People don’t talk about menstruation. We live in a society where this remains a taboo topic, even as other topics that have historically been controversial to talk about, such as rape, move more and more into the open. People feel uncomfortable when periods are brought up, especially when associated with words such as “tampon,” “PMS,” “uterus,” “bloody,” and “vagina.” There is a current movement to bring discussion of menstruation out in the open. Social media, news articles, advertisements, and television shows are just a few of the places where talk of menstruation can often be seen, but this talk always seems to be shrouded with an element of controversy and shock from people who view it. Our culture should strive to move away from this, recognizing that menstruation is a part of life for most women that should be openly and freely spoken about. This must begin with a cultural change in the home. Both “First Blood: How Three Generations of Newfoundland Women Learned about Menstruation” and “Something Happens to Girls: Menarche and the Emergence of the Modern American Hygienic Imperative” (Joan Jacobs Brumberg) discuss the challenges women face in teaching their daughters about menstruation, presenting some excellent “what not to do” scenarios from real women.

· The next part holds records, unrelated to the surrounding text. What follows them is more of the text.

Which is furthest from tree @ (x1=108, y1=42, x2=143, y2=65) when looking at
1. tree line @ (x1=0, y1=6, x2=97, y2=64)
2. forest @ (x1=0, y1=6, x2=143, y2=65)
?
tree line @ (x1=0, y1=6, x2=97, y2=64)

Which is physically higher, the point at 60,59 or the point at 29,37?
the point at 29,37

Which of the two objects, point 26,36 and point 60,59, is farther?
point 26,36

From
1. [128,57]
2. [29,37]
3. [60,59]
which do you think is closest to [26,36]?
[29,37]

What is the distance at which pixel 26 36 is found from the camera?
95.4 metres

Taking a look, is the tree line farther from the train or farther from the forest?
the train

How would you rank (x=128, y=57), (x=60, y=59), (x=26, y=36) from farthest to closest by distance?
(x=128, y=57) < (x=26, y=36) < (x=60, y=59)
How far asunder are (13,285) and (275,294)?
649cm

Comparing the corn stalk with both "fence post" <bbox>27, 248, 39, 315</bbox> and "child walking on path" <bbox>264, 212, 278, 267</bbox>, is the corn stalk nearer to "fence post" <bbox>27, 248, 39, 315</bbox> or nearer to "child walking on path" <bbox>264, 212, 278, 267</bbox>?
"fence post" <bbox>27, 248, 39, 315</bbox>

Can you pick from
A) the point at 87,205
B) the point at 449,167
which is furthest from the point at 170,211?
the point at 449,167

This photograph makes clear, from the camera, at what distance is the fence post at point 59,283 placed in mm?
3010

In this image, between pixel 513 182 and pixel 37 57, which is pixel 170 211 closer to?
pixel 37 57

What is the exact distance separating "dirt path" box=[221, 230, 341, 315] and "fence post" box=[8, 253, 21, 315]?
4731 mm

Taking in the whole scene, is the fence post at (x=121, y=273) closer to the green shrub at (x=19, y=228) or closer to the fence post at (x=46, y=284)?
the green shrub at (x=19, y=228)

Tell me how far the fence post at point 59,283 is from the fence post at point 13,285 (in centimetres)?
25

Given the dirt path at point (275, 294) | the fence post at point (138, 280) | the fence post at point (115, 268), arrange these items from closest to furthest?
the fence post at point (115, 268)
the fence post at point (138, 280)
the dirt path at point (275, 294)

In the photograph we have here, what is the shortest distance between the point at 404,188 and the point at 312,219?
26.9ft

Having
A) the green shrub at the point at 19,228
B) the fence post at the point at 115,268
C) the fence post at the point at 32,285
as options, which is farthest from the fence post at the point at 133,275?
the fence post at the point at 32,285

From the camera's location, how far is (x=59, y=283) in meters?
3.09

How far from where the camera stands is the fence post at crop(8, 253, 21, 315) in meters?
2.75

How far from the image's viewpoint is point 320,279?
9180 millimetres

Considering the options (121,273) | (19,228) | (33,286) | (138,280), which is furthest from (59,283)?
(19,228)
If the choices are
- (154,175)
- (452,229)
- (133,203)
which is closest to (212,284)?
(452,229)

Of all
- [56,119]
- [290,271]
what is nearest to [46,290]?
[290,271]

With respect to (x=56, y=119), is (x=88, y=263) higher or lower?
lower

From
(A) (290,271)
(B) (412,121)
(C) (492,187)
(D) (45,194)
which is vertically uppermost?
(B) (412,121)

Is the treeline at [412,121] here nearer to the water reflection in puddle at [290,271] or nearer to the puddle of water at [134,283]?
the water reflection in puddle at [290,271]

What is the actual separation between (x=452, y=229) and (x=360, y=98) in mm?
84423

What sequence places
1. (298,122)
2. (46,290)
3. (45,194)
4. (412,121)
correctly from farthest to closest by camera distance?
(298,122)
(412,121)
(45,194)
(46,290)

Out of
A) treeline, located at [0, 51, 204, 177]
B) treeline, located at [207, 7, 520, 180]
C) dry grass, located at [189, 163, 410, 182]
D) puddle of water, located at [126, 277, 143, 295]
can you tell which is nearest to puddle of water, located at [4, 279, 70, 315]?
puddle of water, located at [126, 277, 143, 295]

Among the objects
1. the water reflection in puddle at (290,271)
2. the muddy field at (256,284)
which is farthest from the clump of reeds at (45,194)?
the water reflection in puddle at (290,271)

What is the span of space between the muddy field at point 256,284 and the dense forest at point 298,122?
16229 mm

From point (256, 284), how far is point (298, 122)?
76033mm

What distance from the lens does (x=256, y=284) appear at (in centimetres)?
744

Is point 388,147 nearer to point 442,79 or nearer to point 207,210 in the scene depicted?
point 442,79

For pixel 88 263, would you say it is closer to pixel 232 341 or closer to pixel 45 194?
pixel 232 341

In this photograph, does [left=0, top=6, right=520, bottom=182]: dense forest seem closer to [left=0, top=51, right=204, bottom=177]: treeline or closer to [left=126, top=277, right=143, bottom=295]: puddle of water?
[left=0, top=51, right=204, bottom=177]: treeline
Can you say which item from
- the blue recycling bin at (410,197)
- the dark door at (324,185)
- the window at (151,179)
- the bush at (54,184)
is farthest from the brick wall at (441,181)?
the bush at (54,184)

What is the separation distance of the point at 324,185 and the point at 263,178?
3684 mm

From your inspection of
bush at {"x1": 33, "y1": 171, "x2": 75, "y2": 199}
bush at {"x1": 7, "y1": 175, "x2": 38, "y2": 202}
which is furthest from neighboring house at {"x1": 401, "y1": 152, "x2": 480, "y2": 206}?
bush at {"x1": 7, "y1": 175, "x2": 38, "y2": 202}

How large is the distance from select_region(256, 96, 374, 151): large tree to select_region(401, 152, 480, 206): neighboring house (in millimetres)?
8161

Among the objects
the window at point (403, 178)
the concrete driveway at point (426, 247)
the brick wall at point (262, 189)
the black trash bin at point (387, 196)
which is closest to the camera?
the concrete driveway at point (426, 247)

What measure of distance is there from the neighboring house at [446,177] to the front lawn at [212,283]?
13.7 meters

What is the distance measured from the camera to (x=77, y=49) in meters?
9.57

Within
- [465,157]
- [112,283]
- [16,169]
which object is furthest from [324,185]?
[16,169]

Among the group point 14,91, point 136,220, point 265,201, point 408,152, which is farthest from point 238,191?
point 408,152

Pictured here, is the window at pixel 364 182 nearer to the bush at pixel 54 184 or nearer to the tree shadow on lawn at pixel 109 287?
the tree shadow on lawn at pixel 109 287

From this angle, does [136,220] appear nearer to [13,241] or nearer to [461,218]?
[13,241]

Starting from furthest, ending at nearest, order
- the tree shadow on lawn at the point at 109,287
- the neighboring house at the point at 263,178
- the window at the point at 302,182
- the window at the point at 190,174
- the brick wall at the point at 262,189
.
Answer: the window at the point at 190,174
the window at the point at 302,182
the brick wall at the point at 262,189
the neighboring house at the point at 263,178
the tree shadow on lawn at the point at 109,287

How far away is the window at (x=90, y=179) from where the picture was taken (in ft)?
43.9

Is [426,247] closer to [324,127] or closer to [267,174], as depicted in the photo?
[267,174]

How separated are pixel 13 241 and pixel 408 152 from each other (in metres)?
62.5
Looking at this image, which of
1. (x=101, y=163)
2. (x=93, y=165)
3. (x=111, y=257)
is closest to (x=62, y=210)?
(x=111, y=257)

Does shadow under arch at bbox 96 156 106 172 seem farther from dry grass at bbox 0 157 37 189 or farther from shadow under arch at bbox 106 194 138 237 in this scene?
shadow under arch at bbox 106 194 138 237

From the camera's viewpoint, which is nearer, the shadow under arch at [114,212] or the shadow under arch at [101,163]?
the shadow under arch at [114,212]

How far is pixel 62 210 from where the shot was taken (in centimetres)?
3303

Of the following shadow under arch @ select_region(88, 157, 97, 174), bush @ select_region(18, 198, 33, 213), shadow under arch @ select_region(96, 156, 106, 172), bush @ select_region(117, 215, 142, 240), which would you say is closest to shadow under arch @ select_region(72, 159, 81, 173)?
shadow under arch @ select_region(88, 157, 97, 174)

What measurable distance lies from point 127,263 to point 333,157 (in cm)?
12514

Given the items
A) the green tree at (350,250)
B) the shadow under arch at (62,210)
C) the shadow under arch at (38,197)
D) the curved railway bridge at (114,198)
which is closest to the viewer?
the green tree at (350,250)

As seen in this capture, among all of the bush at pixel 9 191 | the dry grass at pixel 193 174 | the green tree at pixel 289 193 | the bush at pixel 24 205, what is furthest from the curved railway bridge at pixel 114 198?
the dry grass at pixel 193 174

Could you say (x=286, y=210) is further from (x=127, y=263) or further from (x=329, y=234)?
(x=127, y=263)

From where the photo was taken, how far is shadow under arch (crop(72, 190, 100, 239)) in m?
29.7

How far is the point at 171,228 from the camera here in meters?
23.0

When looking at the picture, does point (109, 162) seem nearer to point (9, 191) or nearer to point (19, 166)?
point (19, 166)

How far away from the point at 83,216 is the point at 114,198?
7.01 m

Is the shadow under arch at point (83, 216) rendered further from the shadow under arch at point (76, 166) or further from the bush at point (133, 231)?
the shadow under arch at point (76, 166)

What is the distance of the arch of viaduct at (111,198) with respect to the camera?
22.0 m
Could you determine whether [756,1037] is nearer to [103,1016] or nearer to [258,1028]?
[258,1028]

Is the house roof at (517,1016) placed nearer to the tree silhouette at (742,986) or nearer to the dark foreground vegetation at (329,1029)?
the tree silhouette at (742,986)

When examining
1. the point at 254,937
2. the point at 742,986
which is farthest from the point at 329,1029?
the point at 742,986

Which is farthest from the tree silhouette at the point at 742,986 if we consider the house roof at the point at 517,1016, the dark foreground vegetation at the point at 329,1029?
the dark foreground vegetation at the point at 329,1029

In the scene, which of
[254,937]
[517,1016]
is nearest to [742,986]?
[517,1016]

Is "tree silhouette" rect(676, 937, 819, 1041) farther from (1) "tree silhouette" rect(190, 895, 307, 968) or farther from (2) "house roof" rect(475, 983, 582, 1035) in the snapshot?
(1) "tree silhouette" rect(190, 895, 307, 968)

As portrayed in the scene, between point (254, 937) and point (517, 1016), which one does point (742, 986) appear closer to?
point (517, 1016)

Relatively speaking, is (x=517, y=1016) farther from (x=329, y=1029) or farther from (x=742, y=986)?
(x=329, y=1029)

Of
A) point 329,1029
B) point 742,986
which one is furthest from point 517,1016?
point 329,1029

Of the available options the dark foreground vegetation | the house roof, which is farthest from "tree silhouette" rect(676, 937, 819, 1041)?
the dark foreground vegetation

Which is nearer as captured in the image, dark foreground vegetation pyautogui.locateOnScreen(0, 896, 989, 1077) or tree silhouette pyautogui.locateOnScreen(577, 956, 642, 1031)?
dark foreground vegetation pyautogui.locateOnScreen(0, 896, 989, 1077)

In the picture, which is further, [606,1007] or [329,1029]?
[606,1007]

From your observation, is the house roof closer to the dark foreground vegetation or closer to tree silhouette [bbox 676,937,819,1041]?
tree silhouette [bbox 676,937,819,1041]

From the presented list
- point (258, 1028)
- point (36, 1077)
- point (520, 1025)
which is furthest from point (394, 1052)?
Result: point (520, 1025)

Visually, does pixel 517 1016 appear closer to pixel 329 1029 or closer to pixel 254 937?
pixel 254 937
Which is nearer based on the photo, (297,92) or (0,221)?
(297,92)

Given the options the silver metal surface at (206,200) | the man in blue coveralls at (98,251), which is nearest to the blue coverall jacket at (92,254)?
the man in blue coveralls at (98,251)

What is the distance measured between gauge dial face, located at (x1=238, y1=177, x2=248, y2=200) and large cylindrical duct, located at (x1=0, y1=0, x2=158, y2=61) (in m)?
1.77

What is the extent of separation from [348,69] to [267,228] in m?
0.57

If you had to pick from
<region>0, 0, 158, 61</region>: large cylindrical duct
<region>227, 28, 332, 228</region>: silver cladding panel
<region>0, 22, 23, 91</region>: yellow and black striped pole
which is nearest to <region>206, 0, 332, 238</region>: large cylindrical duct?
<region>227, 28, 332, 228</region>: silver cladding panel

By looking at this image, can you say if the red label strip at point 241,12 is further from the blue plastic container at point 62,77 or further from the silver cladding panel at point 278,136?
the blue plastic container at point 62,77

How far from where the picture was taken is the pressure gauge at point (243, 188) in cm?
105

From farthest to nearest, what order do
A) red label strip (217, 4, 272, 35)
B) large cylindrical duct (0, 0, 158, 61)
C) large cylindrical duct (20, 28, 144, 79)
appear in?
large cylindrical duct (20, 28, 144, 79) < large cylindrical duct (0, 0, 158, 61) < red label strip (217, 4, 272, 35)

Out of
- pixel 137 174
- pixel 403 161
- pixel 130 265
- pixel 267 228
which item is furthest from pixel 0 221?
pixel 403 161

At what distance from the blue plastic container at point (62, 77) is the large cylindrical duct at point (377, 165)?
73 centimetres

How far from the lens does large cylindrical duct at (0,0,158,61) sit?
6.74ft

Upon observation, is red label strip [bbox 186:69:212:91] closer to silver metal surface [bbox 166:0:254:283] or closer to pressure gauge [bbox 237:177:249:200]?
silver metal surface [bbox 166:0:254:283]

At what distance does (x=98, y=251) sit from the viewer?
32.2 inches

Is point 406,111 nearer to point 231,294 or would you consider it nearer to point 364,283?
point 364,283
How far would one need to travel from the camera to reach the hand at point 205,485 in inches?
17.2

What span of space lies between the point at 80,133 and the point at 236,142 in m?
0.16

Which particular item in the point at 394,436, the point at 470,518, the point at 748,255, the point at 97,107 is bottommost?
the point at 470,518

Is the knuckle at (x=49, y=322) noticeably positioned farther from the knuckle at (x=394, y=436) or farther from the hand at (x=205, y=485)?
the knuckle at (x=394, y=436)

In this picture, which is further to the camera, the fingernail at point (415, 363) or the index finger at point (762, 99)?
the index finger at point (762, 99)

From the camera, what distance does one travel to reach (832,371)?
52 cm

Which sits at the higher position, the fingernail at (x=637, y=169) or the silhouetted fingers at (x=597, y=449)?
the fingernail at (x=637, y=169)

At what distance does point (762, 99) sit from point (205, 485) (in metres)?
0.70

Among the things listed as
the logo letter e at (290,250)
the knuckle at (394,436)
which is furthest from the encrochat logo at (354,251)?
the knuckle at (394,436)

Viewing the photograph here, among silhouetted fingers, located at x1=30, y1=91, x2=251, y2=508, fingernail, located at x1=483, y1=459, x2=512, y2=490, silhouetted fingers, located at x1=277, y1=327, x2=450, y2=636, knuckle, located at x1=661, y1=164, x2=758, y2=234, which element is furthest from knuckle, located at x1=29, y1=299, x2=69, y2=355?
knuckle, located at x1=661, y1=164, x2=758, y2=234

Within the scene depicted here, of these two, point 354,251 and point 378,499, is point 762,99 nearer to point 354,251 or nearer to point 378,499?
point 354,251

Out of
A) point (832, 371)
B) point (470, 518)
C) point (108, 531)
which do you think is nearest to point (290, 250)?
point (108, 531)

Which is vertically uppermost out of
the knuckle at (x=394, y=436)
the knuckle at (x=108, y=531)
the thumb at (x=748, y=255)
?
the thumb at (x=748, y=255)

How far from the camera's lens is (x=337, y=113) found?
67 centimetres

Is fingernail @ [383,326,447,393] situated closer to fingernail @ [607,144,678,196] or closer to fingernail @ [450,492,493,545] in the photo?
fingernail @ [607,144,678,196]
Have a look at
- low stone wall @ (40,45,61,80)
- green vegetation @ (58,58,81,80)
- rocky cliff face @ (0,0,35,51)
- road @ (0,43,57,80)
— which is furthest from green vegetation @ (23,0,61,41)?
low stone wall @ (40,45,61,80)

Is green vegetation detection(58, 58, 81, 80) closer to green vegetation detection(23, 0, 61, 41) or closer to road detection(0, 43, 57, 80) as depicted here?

“First Blood: How Three Generations of Newfoundland Women Learned about Menstruation” was written by Marilyn Porter, a sociology professor at the University of Newfoundland. Her primary research interests include women and development, women in Muslim cultures, and feminist theory and methods. This survey of the ways women learned about menstruation was published in the Atlantis, of which Ms. Porter has been an editor. Although the research was undertaken in Canada, the experience of these girls learning about menstruation is nearly identical to that of girls in the United States, as discussed in Brumberg’s work. Porter’s research shows the ways in which parent-to-child menstruation education has changed over time, as well as ways it has remained stagnant. It also evaluates what type of information girls should be receiving at a young age to foster healthy development, and why it is so often excluded from diary entries and other writings of young girls over time. At the beginning of this piece, Porter notes, “When I looked at what the women in our project said about their first experience of menstruation, how they learned about it and how that related to how they learned about sex, I was struck both by how little information they had before they had their first period (“menarche”) and by how little this seemed to matter to them.” This statement struck me because I had no idea what was happening when I experienced menarche. I was young (10 years old) and my mom later told me she was surprised that I’d started so young, thinking it would still be a couple of years before we needed to have that discussion. I’ve never felt like I missed out on anything (and I still don’t), but Porter’s emphasis on “how little this seemed to matter to them” fascinated me. This lack of concern is likely what led these various women to not address menstruation with their daughters when that time came. If it didn’t matter to them, why would it matter to their daughters? This is one of the attitudes that ought to change so that menstruation can become a more open topic.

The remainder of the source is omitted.